4. Cooking upstairs when your fully stocked kitchen is downstairs means you get lots of exercise.  Not that I don't need it.  But whoever thinks of cooking as a cardio workout?

5. The children have excellent appetites for supper because they have trailed me upstairs and down for the duration of the cooking process.  Exercise becoming a family affair isn't a bad thing, now is it?

6.   Maybe I should patent the idea as a weight loss program.  Hey, I might be on the verge of something good!  Maybe this is my million dollar discovery for the day.  I could write a book on it titled The Cardio Kitchen or Cooking Upstairs to Slim Your Downstairs. ?  Or, maybe not.

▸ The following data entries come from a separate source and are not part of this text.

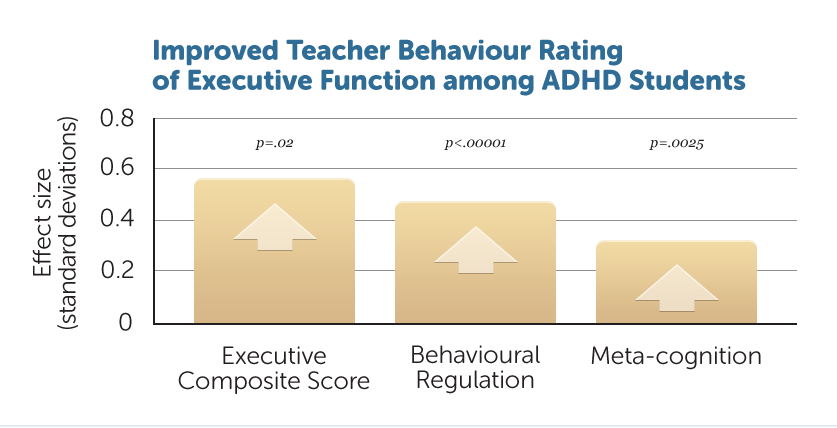 E41-TeacherRatingADHD-v1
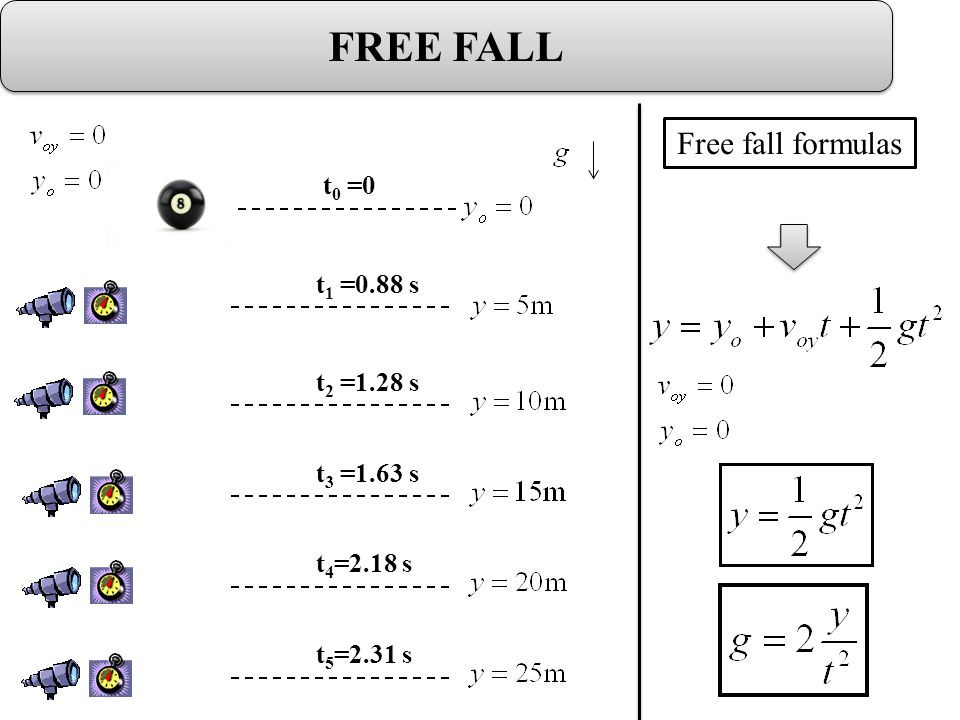 Free Fall: Experimental Data y(m)t(s)t 2 (s 2 ) 5.00.880.78 101.281.64 151.632.68 202.184.77 252.315.34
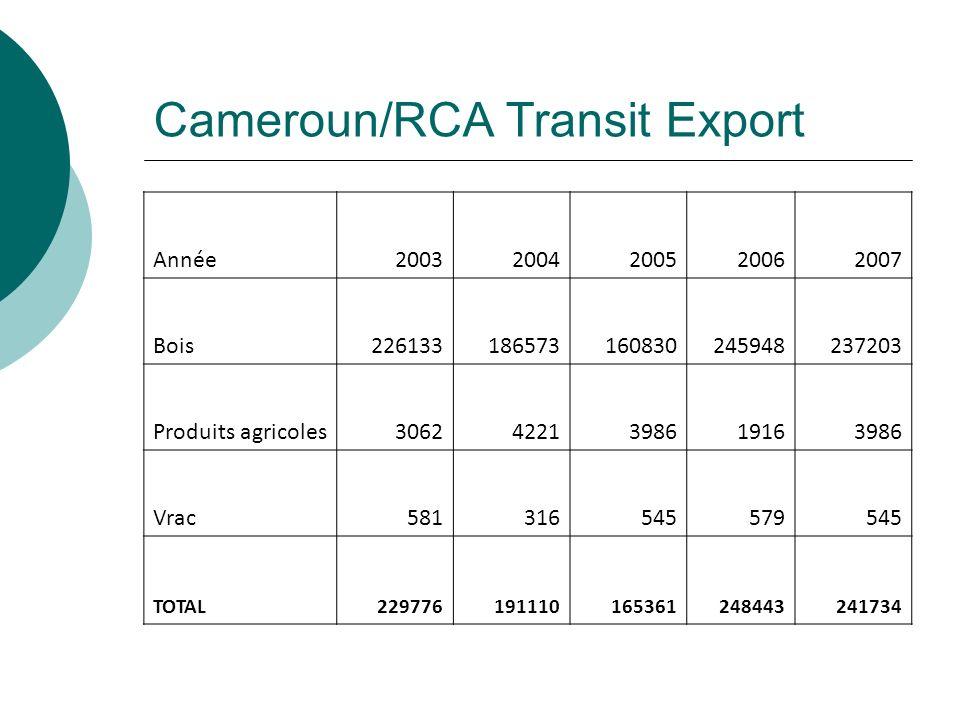 Cameroun/RCA Transit Export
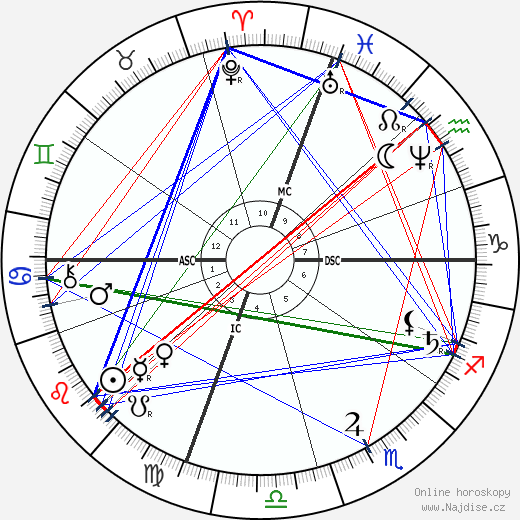 Kate Chase wikipedie wiki 2019, 2020 horoskop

7. You make more trips to and from your stove when you cook than you probably realize. Try running up and down a flight of stairs any time you want to check your food or stir anything or turn on your oven or check to see if the oven has preheated. Or try getting to the stove only to realize you needed a spoon or a hot pad which is now an entire flight of stairs away from you.

8. Prayer becomes a natural part of the cooking process.  "God, please don't let me trip on the stairs with this kettle of boiling soup!"  (For your info, the children are banned from the stairs when I'm carrying hot food!)

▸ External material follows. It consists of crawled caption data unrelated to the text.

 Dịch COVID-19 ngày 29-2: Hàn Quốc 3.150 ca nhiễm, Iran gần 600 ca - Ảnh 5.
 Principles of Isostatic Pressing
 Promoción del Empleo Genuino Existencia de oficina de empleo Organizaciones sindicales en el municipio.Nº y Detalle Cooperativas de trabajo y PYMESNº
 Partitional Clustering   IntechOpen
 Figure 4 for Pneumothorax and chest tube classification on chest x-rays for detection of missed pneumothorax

9. I've finally learned what that obnoxious whistle on the kettle lid is saying.  I know.  It says the contents are boiling.  But what it actually is saying is "MOM!!" in kettle language.  It hollers from upstairs and I dash up the steps two at a time to rescue it. 

10. There are Dewdrops of Joy even in a broken stove.  I get to look out the upstairs guest room window while I wait for my food to cook which means there is a whole new view of the world to enjoy.  

Monday, October 20, 2014

A Taste of Japan

Late this summer we hosted a Japanese student in our home for one delightful week.  One of the perks of that, we learned, was when Nana was leaving and needed to offload some Japanese items in order to make space in her suitcases for the many purchases she made in America.  I sat on the edge of her bed while she explained a pile of food items to me in her extremely limited English (everything, both item description and recipe preparations, were written in Japanese on the products; I'm still not sure I made the pudding stuff correctly.).  Apparently either she or her mother was afraid that she would starve while she was here and packed accordingly.

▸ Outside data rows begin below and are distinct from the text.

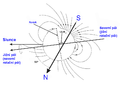 Uranian Magnetic field cs.png
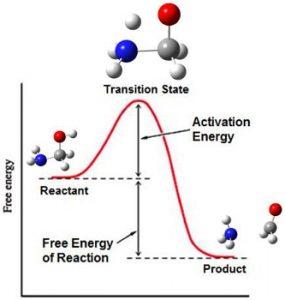 computational chemistry diagram
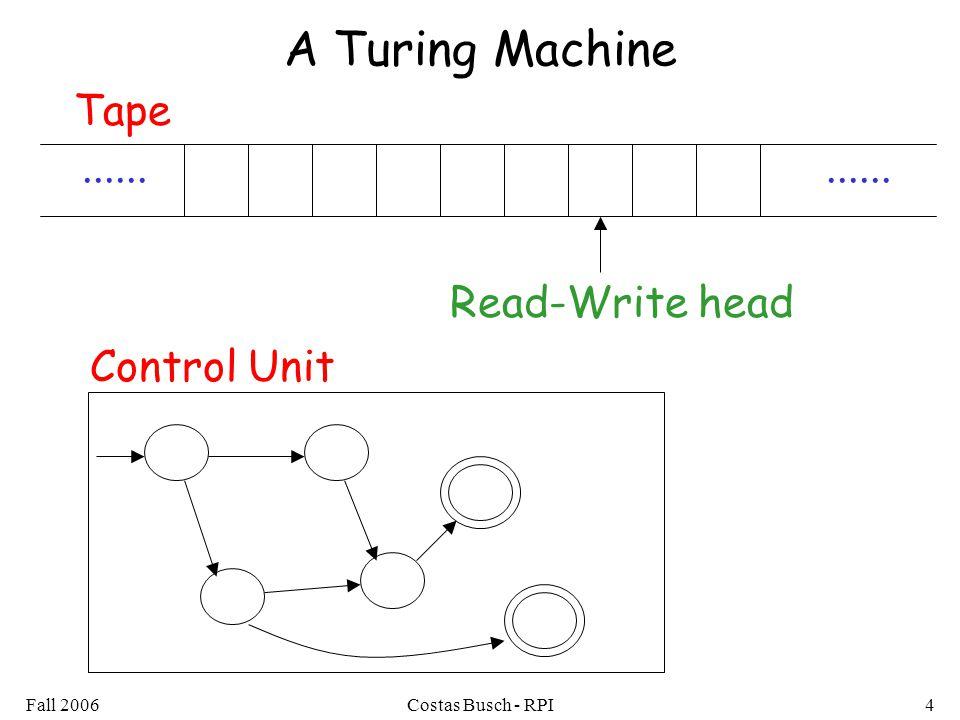 Fall 2006Costas Busch - RPI4 A Turing Machine...... Tape Read-Write head Control Unit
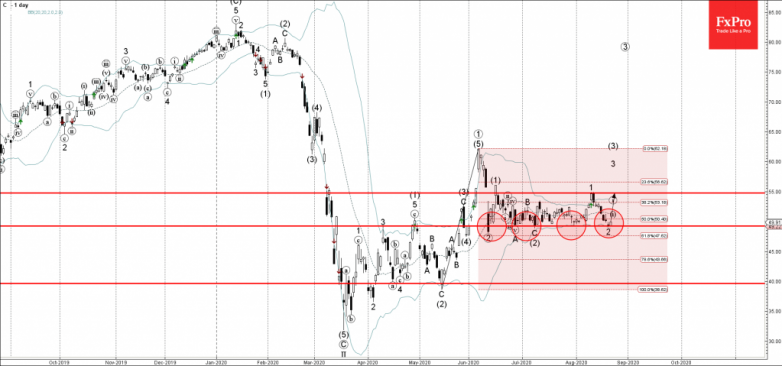Citibank Wave Analysis – 21 August, 2020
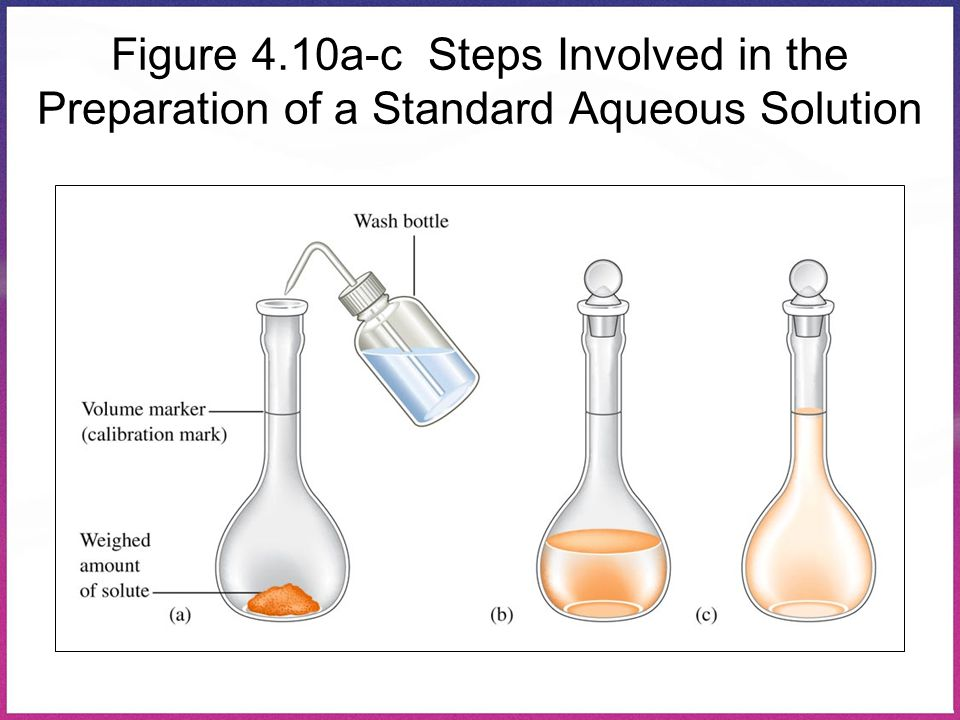 Figure 4.10a-c Steps Involved in the Preparation of a Standard Aqueous Solution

With Nana at her graduation from an English class
-- no, John is not sleepwalking

So for a couple of months now, I've had ready-to-go rice, papers of seaweed, a boxed curry, a pudding-like dessert mix, rice pilaf of sorts, and Japanese candy in my pantry.  Plus, after Nana returned to Japan, we received a large box in the mail from her which included Japanese snacks and a little outfit for each of the children.


I wanted to make a Japanese meal, so I looked online for recipes and ended up making "Soboro Don" --Japanese chicken and eggs served over rice. Delicious!

Trying out chopsticks--a hostess gift from Nana

I thought about trying my hand at making sushi to use the seaweed in my pantry, but I don't know what I'm doing and it appears that my seaweed papers are the wrong size for sushi.  Any {delicious} ideas on what to do with seaweed papers that are 2.5"x 7"?  Leave me a comment with your suggestions.

Does he look Oriental??
I think we might have learned our lesson, and for this Japanese meal, we spoke only English.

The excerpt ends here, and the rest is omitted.